Image and question records:
* START *
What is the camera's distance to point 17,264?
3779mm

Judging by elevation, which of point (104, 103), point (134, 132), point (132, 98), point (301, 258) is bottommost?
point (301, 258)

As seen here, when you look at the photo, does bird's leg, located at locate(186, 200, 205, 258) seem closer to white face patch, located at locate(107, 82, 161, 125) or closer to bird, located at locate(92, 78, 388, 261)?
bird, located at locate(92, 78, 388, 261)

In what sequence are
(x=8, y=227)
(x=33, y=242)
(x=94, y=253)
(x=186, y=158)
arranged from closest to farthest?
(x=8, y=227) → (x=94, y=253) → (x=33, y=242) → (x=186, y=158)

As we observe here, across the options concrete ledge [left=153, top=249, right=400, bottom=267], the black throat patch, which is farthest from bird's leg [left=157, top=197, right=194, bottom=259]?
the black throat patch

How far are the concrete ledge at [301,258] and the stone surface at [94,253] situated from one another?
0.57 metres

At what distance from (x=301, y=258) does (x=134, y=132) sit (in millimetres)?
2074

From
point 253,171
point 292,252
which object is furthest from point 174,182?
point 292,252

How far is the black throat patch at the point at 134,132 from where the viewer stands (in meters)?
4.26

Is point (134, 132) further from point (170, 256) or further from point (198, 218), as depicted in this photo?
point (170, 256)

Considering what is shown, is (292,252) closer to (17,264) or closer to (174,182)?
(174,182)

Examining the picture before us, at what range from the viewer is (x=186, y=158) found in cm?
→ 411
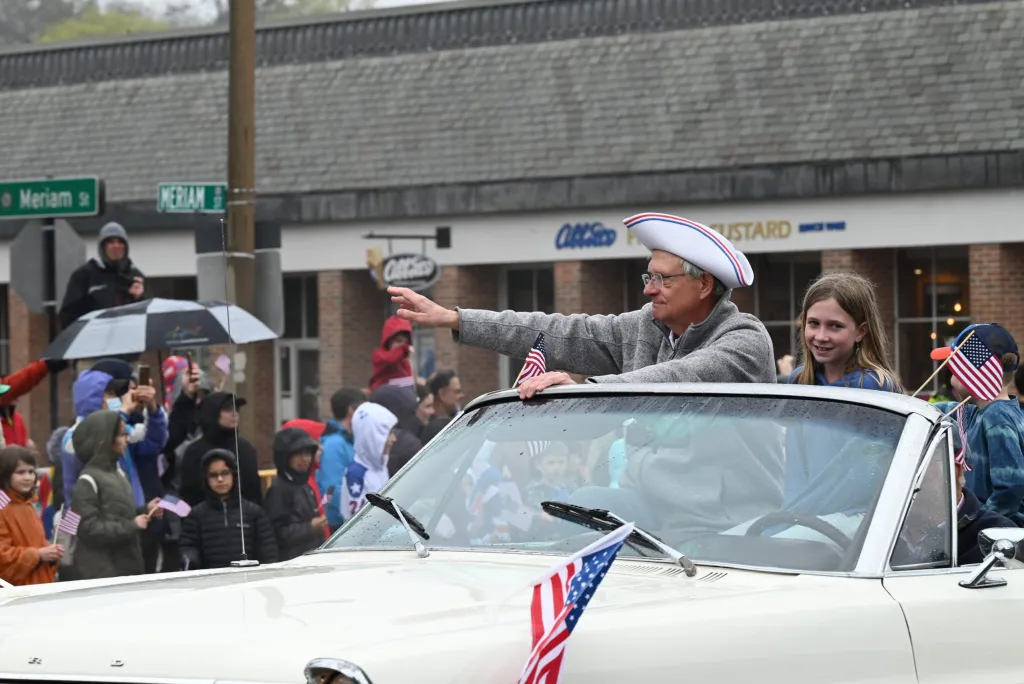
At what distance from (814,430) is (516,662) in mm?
1449

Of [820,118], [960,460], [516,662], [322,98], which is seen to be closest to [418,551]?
[516,662]

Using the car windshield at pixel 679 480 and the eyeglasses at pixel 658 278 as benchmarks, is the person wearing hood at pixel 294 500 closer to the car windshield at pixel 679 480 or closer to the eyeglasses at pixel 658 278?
the eyeglasses at pixel 658 278

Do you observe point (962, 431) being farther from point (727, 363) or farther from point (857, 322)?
point (727, 363)

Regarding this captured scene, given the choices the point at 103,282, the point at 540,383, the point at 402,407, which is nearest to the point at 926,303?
the point at 402,407

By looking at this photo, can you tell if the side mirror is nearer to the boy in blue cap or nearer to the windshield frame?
the windshield frame

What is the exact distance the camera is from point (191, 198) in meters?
11.7

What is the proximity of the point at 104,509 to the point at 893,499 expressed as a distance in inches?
260

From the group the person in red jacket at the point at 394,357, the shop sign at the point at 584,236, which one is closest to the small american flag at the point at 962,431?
the person in red jacket at the point at 394,357

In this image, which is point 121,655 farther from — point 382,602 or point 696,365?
point 696,365

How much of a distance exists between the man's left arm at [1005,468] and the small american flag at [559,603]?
3093 millimetres

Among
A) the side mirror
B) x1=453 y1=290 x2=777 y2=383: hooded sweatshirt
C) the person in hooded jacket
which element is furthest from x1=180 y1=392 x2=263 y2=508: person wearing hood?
the side mirror

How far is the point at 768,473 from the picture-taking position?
455cm

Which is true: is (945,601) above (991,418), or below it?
below

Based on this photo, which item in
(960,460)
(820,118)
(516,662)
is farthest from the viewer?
(820,118)
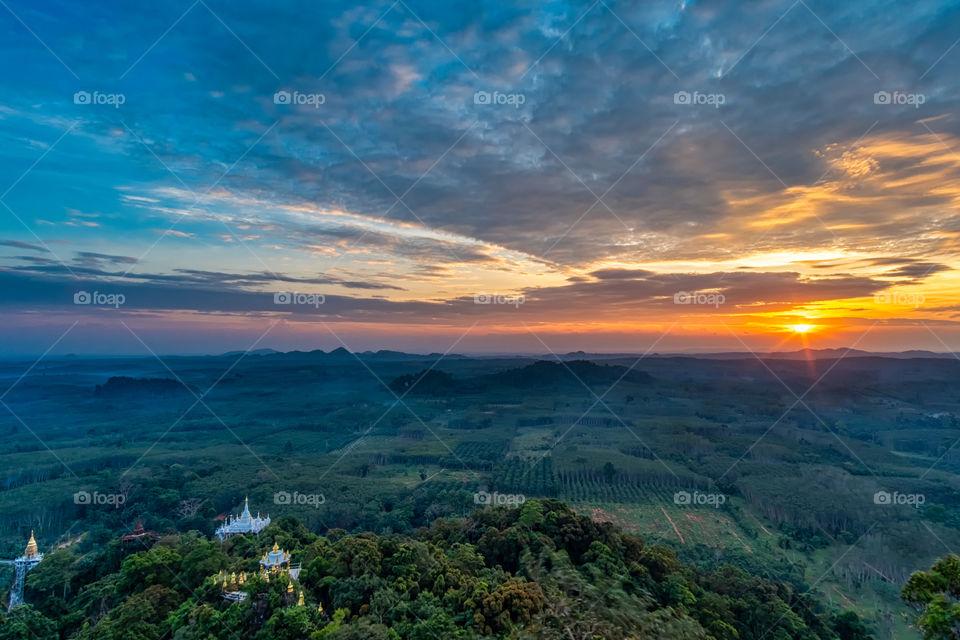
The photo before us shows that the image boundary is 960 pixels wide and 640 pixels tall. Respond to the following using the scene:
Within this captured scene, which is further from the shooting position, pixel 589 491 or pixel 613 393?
pixel 613 393

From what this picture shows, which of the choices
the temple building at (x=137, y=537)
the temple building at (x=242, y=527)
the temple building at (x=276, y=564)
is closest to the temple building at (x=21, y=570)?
the temple building at (x=137, y=537)

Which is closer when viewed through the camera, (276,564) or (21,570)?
(276,564)

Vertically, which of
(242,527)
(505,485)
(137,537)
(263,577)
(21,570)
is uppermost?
(263,577)

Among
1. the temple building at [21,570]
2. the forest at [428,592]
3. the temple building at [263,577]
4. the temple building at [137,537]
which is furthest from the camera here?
the temple building at [137,537]

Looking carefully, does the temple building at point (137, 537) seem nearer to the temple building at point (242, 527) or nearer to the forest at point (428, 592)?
the forest at point (428, 592)

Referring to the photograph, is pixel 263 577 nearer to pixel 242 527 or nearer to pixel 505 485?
pixel 242 527

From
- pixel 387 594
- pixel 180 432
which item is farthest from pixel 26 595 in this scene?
pixel 180 432

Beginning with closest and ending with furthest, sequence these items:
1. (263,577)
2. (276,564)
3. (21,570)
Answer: (263,577) < (276,564) < (21,570)

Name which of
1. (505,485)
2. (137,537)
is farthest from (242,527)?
(505,485)

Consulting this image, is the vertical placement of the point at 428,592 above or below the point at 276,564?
below

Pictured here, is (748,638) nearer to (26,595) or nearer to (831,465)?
(26,595)

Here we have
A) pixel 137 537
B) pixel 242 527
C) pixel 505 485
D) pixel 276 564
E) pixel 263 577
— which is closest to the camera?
pixel 263 577
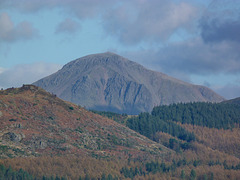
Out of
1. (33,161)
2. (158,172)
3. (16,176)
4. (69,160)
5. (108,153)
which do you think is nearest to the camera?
(16,176)

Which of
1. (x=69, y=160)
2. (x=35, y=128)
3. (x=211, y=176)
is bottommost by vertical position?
(x=211, y=176)

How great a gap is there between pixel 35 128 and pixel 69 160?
29331 mm

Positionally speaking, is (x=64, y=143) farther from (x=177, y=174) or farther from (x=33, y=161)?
(x=177, y=174)

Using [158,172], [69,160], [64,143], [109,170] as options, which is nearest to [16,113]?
[64,143]

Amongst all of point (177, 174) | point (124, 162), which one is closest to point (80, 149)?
point (124, 162)

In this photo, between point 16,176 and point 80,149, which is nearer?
point 16,176

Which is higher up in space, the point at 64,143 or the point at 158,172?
the point at 64,143

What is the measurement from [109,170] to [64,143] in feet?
97.5

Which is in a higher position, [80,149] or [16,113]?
[16,113]

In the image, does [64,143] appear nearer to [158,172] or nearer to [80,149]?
[80,149]

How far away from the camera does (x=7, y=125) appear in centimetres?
17950

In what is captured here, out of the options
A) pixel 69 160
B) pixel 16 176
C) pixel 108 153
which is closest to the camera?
pixel 16 176

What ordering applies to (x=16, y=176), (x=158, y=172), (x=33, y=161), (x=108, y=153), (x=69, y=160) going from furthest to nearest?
1. (x=108, y=153)
2. (x=158, y=172)
3. (x=69, y=160)
4. (x=33, y=161)
5. (x=16, y=176)

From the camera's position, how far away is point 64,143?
624 ft
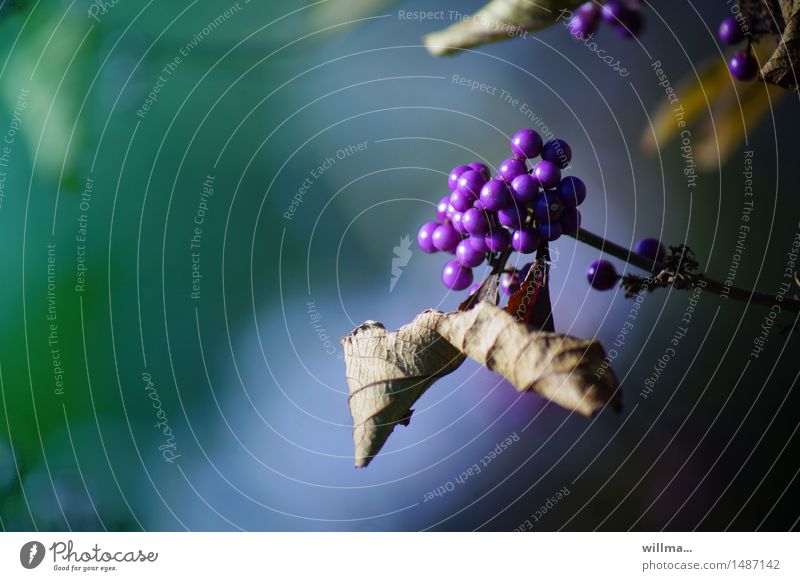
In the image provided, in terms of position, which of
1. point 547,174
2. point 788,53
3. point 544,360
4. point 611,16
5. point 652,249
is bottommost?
point 544,360

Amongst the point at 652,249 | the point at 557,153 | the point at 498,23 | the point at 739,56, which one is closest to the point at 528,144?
the point at 557,153

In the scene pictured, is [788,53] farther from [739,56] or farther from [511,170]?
[511,170]

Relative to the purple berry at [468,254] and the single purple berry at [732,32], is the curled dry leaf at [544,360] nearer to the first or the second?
the purple berry at [468,254]

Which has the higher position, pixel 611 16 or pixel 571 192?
pixel 611 16

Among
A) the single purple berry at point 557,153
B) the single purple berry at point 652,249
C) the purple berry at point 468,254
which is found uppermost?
the single purple berry at point 557,153

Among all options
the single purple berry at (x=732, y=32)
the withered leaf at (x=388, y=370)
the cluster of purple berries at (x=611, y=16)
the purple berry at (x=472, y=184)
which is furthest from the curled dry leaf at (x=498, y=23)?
the withered leaf at (x=388, y=370)

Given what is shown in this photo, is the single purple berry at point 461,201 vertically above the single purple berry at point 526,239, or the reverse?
the single purple berry at point 461,201

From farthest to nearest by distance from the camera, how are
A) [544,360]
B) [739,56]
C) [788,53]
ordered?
[739,56] < [788,53] < [544,360]
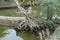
* END *
In every entry, swap "the viewer" for "the camera" and leave the rest untouched. Write out only the text, with the pictures left out.

What is the camera's distance to point 17,264?
3779mm

Judging by elevation, which of point (104, 103), point (134, 132), point (132, 98), point (301, 258) is bottommost?
point (301, 258)

As seen here, when you look at the photo, does bird's leg, located at locate(186, 200, 205, 258) seem closer to white face patch, located at locate(107, 82, 161, 125) or closer to bird, located at locate(92, 78, 388, 261)?
bird, located at locate(92, 78, 388, 261)

In what sequence are
(x=8, y=227)
(x=33, y=242)
(x=94, y=253)
(x=186, y=158)
arranged from closest to farthest?
(x=8, y=227) → (x=94, y=253) → (x=33, y=242) → (x=186, y=158)

As we observe here, across the options concrete ledge [left=153, top=249, right=400, bottom=267], the black throat patch, which is farthest from bird's leg [left=157, top=197, right=194, bottom=259]?
the black throat patch

How far are the concrete ledge at [301,258] and the stone surface at [94,253] situated from one another?
0.57 metres

At what distance from (x=301, y=258) does (x=134, y=132) sit (in millimetres)?
2074

From
point 253,171
point 292,252
which object is furthest from point 174,182?
point 292,252

How far is the black throat patch at the point at 134,132 from where the camera stands (in meters)?
4.26

Is point (134, 132) further from point (170, 256) or further from point (198, 218), as depicted in this photo?
point (170, 256)

Considering what is shown, is (292,252) closer to (17,264) or closer to (174,182)?
(174,182)

Examining the picture before us, at what range from the camera is (x=186, y=158) found in cm?
→ 411
At what distance from (814,430) is (516,662) in mm?
1449

Of [820,118], [960,460], [516,662], [322,98], which is seen to be closest to [418,551]?
[516,662]

Using the car windshield at pixel 679 480 and the eyeglasses at pixel 658 278 as benchmarks, is the person wearing hood at pixel 294 500 closer to the car windshield at pixel 679 480 or closer to the eyeglasses at pixel 658 278?
the eyeglasses at pixel 658 278

Do you observe point (962, 431) being farther from point (727, 363) or farther from point (857, 322)?
point (727, 363)

Regarding this captured scene, given the choices the point at 103,282, the point at 540,383, the point at 402,407, which is nearest to the point at 926,303?
the point at 402,407

By looking at this photo, can you tell if the side mirror is nearer to the boy in blue cap or nearer to the windshield frame?
the windshield frame

What is the exact distance the camera is from point (191, 198) in meters?
11.7

What is the proximity of the point at 104,509 to the point at 893,499 expressed as a distance in inches?
260

From the group the person in red jacket at the point at 394,357, the shop sign at the point at 584,236, which one is closest to the small american flag at the point at 962,431?
the person in red jacket at the point at 394,357

In this image, which is point 121,655 farther from — point 382,602 or point 696,365?
point 696,365

How much of a distance exists between the man's left arm at [1005,468] and the small american flag at [559,603]?
3093 millimetres

Among
A) the side mirror
B) x1=453 y1=290 x2=777 y2=383: hooded sweatshirt
C) the person in hooded jacket
which element is furthest from x1=180 y1=392 x2=263 y2=508: person wearing hood?
the side mirror

How far is the point at 768,473 from the picture-taking position?
455cm

Which is true: is (945,601) above (991,418), or below it?
below

Based on this photo, which item in
(960,460)
(820,118)
(516,662)
is farthest from the camera?
(820,118)
The photo before us shows that the image boundary is 960 pixels wide and 640 pixels tall. Respond to the following using the scene:
Within this captured scene, which is further from the shooting position, pixel 589 491 or pixel 613 393?
pixel 613 393

From what this picture shows, which of the choices
the temple building at (x=137, y=537)
the temple building at (x=242, y=527)
the temple building at (x=276, y=564)
is closest to the temple building at (x=21, y=570)?
the temple building at (x=137, y=537)

Which is closer when viewed through the camera, (276,564) or (21,570)?
(276,564)

Vertically, which of
(242,527)
(505,485)
(137,537)
(263,577)
(21,570)
is uppermost?
(263,577)

Among
1. the temple building at [21,570]
2. the forest at [428,592]
3. the temple building at [263,577]
4. the temple building at [137,537]
which is furthest from the camera here?
the temple building at [137,537]

Looking carefully, does the temple building at point (137, 537) seem nearer to the temple building at point (242, 527) or nearer to the forest at point (428, 592)?
the forest at point (428, 592)

Referring to the photograph, is pixel 263 577 nearer to pixel 242 527 or nearer to pixel 505 485?
pixel 242 527

From
- pixel 387 594
- pixel 180 432
which item is farthest from pixel 26 595 in this scene?
pixel 180 432

Beginning with closest and ending with furthest, sequence these items:
1. (263,577)
2. (276,564)
3. (21,570)
Answer: (263,577) < (276,564) < (21,570)

Name which of
1. (505,485)
2. (137,537)
is farthest from (242,527)?
(505,485)

Consulting this image, is the vertical placement of the point at 428,592 above or below the point at 276,564?
below

Pictured here, is (748,638) nearer to (26,595) or nearer to (831,465)?
(26,595)

Here we have
A) pixel 137 537
B) pixel 242 527
C) pixel 505 485
D) pixel 276 564
E) pixel 263 577
— which is closest to the camera?
pixel 263 577
Out of
1. (33,161)
2. (158,172)
3. (16,176)
4. (69,160)
5. (108,153)
which do you think is nearest to the camera?
(16,176)

Which of
1. (x=69, y=160)
2. (x=35, y=128)
3. (x=211, y=176)
is bottommost by vertical position?
(x=211, y=176)

How great a gap is there between pixel 35 128 and pixel 69 160?
29331 mm

Positionally speaking, is (x=64, y=143) farther from (x=177, y=174) or farther from (x=33, y=161)?
(x=177, y=174)

Using [158,172], [69,160], [64,143], [109,170] as options, which is nearest to [16,113]?
[64,143]

Amongst all of point (177, 174) | point (124, 162), which one is closest to point (80, 149)?
point (124, 162)

In this photo, between point 16,176 and point 80,149, which is nearer?
point 16,176

Which is higher up in space, the point at 64,143 or the point at 158,172?
the point at 64,143

What is the measurement from [109,170] to [64,143] in feet?
97.5

Which is in a higher position, [80,149] or [16,113]?
[16,113]

In the image, does [64,143] appear nearer to [158,172] or nearer to [80,149]?
[80,149]

How far away from the camera does (x=7, y=125) appear in centimetres?
17950

In what is captured here, out of the options
A) pixel 69 160
B) pixel 16 176
C) pixel 108 153
which is closest to the camera?
pixel 16 176

What ordering applies to (x=16, y=176), (x=158, y=172), (x=33, y=161), (x=108, y=153), (x=69, y=160) going from furthest to nearest?
1. (x=108, y=153)
2. (x=158, y=172)
3. (x=69, y=160)
4. (x=33, y=161)
5. (x=16, y=176)

From the camera's position, how far away is point 64,143?
624 ft
In the image provided, in terms of position, which of
1. point 547,174
2. point 788,53
3. point 544,360
4. point 611,16
5. point 652,249
is bottommost?
point 544,360

Amongst the point at 652,249 | the point at 557,153 | the point at 498,23 | the point at 739,56, which one is closest to the point at 528,144?
the point at 557,153

In the scene pictured, is [788,53] farther from [739,56] or farther from [511,170]?
[511,170]

Relative to the purple berry at [468,254] and the single purple berry at [732,32], is the curled dry leaf at [544,360] nearer to the first or the second?
the purple berry at [468,254]

Which has the higher position, pixel 611 16 or pixel 571 192?
pixel 611 16

Among
A) the single purple berry at point 557,153
B) the single purple berry at point 652,249
C) the purple berry at point 468,254
which is found uppermost?
the single purple berry at point 557,153

Among all options
the single purple berry at (x=732, y=32)
the withered leaf at (x=388, y=370)
the cluster of purple berries at (x=611, y=16)
the purple berry at (x=472, y=184)
which is furthest from the curled dry leaf at (x=498, y=23)?
the withered leaf at (x=388, y=370)

Given what is shown in this photo, is the single purple berry at point 461,201 vertically above the single purple berry at point 526,239, or the reverse?
the single purple berry at point 461,201

From farthest to nearest by distance from the camera, how are
A) [544,360]
B) [739,56]
C) [788,53]
ordered?
[739,56] < [788,53] < [544,360]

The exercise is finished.